--- Start Page ---

Don't feel like reading? Check 5 of the portfolio examples in this video:

1. Ness Ulanbek

Ness created her UGC portfolio with Copyfolio's Premier template

2. Charlene Izere

The portfolio website of UGC creator Charlene Izere

3. Rae Lapi

Rae made her portfolio with Copyfolio's Billboard template

4. Katrina for real

UGC page and portfolio on the site called

5. Sonia John

Sonia made her portfolio with Copyfolio's Premier template

6. UGC by Olivia

Olivia Warren's UGC portfolio example

7. Life with Michelle

UGC portfolio page on the website titled Life with Michelle

8. Kellyn Melon

The UGC portfolio of Kellyn Melon showing TikTok videos in two columns.

9. Greens & Gritt

A UGC portfolio website called Greens & Gritt, created by Erin Ritt with Copyfolio

10. ReeTayloredCo

The UGC portfolio in the form of an embedded video, on ReeTayloredCo

11. Sinéad Byrne

UGC portfolio example by Sínead Byrne

Sínead created her portfolio with Copyfolio

What is UGC?

UGC stands for user-generated content, which has become an incredibly popular marketing tool for brands lately. As opposed to ads with paid actors, UGC is created by everyday people, real users, in the form of reviews, photos, or videos.

In these pieces of content, people talk about and review certain products or services, doing it on their own terms, and producing it themselves.

But wait… Isn’t that what influencers are doing? Well, kind of. But not really.

How are UGC creators different from influencers?

While both influencers and UGC creators make content for brands about their products or services, the biggest difference lies in the delivery of the content.

Brands work with influencers because of the following and engaged audience they already have. So when they have a collaboration, the influencer posts the content they created on their own profiles. With that, the brand gets both materials they can repost and extra exposure.

In the case of UGC creators, the brand only gets the content —and posts it on its own profile. While they’re only reaching their own audience, the content can feel more authentic in a world where people are losing trust in influencers.

Can you get paid for UGC?

Yes, you absolutely can!

Thanks to the trend we just mentioned, brands are realizing that working with influencers is not the only way of leveraging online word-of-mouth marketing. So often, especially if they are active on Instagram and TikTok, they’ll reach out to smaller creators to create content for them.

Depending on the quality of the content and how well the creator sells themselves, brands might gift products or outright pay for the images and videos they are sent.

Do UGC creators need portfolios?

The answer is, yet again, yes. If you want to become a UGC creator and earn money with the content you make, you need a portfolio.

As UGC is getting more popular, there will be more and more creators fighting for the attention of brands —so you’ll need a way to stand out. Having a professional portfolio that’s visually appealing and showcases amazing pieces of content you’ve created is a perfect way for that.

It’ll show brands the formats and style of content you’re best at creating and what level of quality they can expect from you. They’ll see if your photos or videos will appeal to their target audience and how experienced or knowledgeable you are in their niche.

--- End Page ---

Challenge A — From the numbered examples in the text about UGC portfolios, list the heading of each one that the text says was made with Copyfolio.
The records that follow have no connection to the text about UGC portfolios.

--- Start Supplied data ---

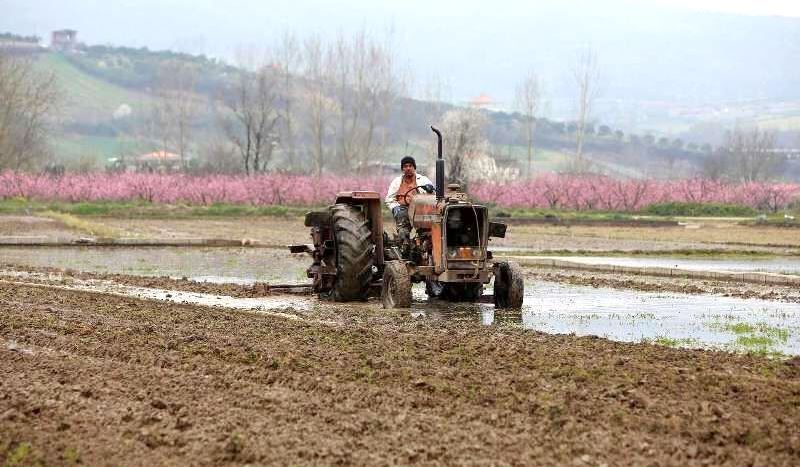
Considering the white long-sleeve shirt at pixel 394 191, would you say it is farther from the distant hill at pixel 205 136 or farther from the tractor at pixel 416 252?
the distant hill at pixel 205 136

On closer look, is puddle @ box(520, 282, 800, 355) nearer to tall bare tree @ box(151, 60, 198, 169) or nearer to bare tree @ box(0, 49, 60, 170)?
bare tree @ box(0, 49, 60, 170)

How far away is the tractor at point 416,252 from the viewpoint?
17.9 m

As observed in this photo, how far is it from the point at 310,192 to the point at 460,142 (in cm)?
1464

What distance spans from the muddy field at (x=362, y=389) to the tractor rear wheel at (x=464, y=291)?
0.45 meters

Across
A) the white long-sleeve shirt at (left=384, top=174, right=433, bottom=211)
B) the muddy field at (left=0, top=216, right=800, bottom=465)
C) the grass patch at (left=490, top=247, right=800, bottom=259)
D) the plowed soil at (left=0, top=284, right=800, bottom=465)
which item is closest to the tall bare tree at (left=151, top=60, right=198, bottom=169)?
the grass patch at (left=490, top=247, right=800, bottom=259)

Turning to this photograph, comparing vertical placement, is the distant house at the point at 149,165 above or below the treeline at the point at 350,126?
below

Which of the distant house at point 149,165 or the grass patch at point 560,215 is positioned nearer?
the grass patch at point 560,215

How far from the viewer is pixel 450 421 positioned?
32.2 feet

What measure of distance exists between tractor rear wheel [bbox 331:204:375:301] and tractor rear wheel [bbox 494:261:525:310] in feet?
5.65

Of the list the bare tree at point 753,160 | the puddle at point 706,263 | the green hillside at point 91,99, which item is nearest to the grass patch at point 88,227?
the puddle at point 706,263

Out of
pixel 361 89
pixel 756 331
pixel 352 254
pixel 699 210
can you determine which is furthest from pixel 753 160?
pixel 756 331

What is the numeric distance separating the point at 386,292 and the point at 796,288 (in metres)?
7.43

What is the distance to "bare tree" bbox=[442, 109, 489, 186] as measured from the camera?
70.2 meters

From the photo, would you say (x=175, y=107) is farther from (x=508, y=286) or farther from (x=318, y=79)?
(x=508, y=286)
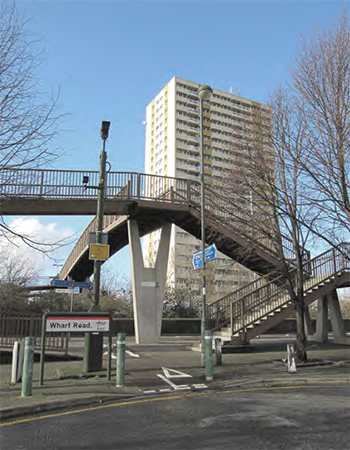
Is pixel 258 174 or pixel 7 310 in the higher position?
pixel 258 174

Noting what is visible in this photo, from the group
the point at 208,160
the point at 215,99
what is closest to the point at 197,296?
the point at 208,160

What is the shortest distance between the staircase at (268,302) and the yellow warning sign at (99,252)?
7.49 m

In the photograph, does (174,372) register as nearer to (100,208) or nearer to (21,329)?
(100,208)

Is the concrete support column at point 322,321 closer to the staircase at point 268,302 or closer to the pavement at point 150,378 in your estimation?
the staircase at point 268,302

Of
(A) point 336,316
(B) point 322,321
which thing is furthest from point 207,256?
(B) point 322,321

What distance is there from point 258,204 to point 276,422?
29.9 ft

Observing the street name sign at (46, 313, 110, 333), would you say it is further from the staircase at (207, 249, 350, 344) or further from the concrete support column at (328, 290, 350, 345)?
the concrete support column at (328, 290, 350, 345)

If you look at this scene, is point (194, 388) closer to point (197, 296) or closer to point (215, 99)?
point (197, 296)

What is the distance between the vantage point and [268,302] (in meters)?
16.6

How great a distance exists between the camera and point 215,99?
337 ft

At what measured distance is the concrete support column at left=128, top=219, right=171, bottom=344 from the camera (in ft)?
60.5

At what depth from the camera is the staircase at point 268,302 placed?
1565 centimetres

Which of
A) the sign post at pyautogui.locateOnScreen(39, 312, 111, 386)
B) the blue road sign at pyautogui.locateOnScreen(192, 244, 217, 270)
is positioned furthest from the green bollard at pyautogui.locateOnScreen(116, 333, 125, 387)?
the blue road sign at pyautogui.locateOnScreen(192, 244, 217, 270)

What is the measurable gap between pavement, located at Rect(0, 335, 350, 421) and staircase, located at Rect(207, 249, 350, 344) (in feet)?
5.63
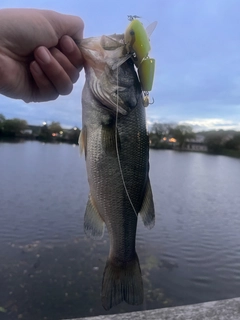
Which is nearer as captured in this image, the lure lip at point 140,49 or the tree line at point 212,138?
the lure lip at point 140,49

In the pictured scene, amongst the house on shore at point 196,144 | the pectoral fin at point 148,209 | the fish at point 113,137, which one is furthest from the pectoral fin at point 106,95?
the house on shore at point 196,144

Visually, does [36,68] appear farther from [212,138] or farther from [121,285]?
[212,138]

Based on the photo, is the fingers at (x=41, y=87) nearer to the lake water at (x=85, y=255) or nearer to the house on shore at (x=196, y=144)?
the lake water at (x=85, y=255)

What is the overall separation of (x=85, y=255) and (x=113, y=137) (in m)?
8.43

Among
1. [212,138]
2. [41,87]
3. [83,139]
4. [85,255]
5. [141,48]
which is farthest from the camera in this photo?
[212,138]

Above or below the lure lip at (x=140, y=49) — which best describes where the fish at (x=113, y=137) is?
below

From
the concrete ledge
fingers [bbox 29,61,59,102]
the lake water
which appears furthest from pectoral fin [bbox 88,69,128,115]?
the lake water

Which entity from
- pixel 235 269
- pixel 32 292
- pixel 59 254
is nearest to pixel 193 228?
pixel 235 269

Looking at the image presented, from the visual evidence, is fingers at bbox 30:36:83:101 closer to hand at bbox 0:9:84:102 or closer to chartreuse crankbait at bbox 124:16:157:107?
hand at bbox 0:9:84:102

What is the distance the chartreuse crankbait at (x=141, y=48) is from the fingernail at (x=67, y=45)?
1.16 feet

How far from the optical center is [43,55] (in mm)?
2119

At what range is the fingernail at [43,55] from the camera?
6.94ft

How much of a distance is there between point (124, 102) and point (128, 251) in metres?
0.97

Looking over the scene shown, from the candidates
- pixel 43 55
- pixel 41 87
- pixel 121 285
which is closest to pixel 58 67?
pixel 43 55
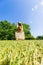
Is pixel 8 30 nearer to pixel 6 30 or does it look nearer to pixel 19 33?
pixel 6 30

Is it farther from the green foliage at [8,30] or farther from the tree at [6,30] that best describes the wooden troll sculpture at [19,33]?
the tree at [6,30]

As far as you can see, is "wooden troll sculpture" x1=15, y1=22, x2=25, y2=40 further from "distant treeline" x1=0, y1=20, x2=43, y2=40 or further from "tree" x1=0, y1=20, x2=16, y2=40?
"tree" x1=0, y1=20, x2=16, y2=40

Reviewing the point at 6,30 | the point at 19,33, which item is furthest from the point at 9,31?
the point at 19,33

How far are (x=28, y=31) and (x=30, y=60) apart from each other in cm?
6905

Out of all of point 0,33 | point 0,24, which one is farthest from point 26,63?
point 0,24

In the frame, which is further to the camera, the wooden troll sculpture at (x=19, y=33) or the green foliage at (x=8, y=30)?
the green foliage at (x=8, y=30)

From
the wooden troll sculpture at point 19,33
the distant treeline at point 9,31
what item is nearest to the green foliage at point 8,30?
the distant treeline at point 9,31

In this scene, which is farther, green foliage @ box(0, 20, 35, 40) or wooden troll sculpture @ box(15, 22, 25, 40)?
green foliage @ box(0, 20, 35, 40)

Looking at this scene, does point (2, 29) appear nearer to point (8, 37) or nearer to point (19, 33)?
point (8, 37)

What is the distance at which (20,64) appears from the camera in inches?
59.1

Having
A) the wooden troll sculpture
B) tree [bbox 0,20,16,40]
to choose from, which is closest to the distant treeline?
tree [bbox 0,20,16,40]

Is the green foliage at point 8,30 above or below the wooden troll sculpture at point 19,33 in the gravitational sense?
above

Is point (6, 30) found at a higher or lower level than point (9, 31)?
higher

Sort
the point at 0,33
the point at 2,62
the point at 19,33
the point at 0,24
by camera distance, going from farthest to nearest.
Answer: the point at 0,24, the point at 0,33, the point at 19,33, the point at 2,62
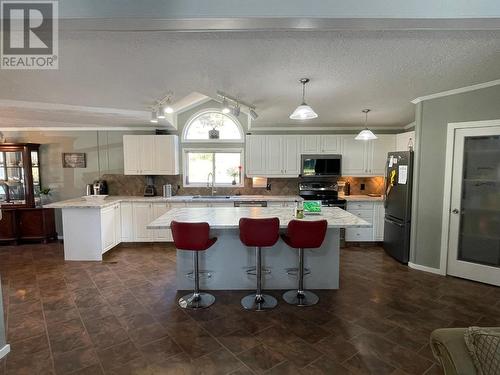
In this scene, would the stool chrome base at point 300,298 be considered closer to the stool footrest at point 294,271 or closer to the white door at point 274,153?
the stool footrest at point 294,271

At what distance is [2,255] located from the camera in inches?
177

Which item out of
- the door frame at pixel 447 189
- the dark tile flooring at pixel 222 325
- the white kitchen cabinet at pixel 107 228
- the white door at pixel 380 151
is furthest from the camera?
the white door at pixel 380 151

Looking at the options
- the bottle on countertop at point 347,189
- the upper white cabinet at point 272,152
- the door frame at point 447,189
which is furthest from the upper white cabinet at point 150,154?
the door frame at point 447,189

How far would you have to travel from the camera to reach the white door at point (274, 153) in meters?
5.37

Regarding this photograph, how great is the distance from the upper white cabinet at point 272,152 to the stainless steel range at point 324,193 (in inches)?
17.2

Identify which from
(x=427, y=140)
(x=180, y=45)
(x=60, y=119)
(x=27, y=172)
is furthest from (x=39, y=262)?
(x=427, y=140)

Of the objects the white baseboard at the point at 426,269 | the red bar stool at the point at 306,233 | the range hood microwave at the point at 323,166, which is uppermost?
the range hood microwave at the point at 323,166

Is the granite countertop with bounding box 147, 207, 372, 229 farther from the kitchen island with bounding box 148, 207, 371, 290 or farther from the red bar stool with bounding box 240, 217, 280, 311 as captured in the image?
the red bar stool with bounding box 240, 217, 280, 311

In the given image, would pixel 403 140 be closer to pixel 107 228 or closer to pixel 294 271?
pixel 294 271

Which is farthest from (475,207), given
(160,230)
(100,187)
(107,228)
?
(100,187)

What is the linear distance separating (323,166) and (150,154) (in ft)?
11.4

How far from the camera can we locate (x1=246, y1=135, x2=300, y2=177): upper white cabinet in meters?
5.37

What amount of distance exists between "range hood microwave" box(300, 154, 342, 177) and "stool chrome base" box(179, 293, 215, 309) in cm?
321

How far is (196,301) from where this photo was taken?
2908 mm
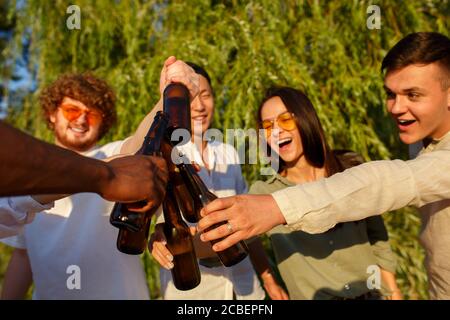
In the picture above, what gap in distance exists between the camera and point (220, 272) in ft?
7.98

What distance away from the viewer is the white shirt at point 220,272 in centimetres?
238

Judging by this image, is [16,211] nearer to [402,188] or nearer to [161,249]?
[161,249]

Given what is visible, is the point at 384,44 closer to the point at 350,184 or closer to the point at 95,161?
the point at 350,184

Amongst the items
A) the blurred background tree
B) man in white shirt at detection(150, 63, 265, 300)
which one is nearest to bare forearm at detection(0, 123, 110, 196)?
man in white shirt at detection(150, 63, 265, 300)

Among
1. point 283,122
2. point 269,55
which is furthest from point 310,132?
point 269,55

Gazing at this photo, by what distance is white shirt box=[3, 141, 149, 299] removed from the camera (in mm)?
2125

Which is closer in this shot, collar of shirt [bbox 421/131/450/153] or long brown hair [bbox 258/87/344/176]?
collar of shirt [bbox 421/131/450/153]

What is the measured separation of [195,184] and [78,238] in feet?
3.14

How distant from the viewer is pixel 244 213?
1.35 metres

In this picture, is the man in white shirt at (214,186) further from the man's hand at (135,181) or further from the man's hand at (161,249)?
the man's hand at (135,181)

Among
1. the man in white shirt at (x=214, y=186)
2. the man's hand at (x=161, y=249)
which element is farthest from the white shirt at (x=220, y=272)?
the man's hand at (x=161, y=249)

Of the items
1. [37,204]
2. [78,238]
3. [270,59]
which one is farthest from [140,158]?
[270,59]

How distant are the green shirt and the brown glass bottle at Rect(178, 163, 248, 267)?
33.2 inches

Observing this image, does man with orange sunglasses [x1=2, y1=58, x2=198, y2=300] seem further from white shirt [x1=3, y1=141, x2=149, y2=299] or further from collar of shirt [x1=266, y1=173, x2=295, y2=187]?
collar of shirt [x1=266, y1=173, x2=295, y2=187]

--- End Supplied data ---

Challenge B — Select every line of the records that contains the string "fingernail", treating uppercase and lowercase as different.

Full solution A — Ness Ulanbek, Rae Lapi, Sonia John, Greens & Gritt, Sinéad Byrne

Full solution B —
What is the distance the chartreuse crankbait at (x=141, y=48) is from the fingernail at (x=67, y=45)?
At what range is the fingernail at [43,55] from the camera?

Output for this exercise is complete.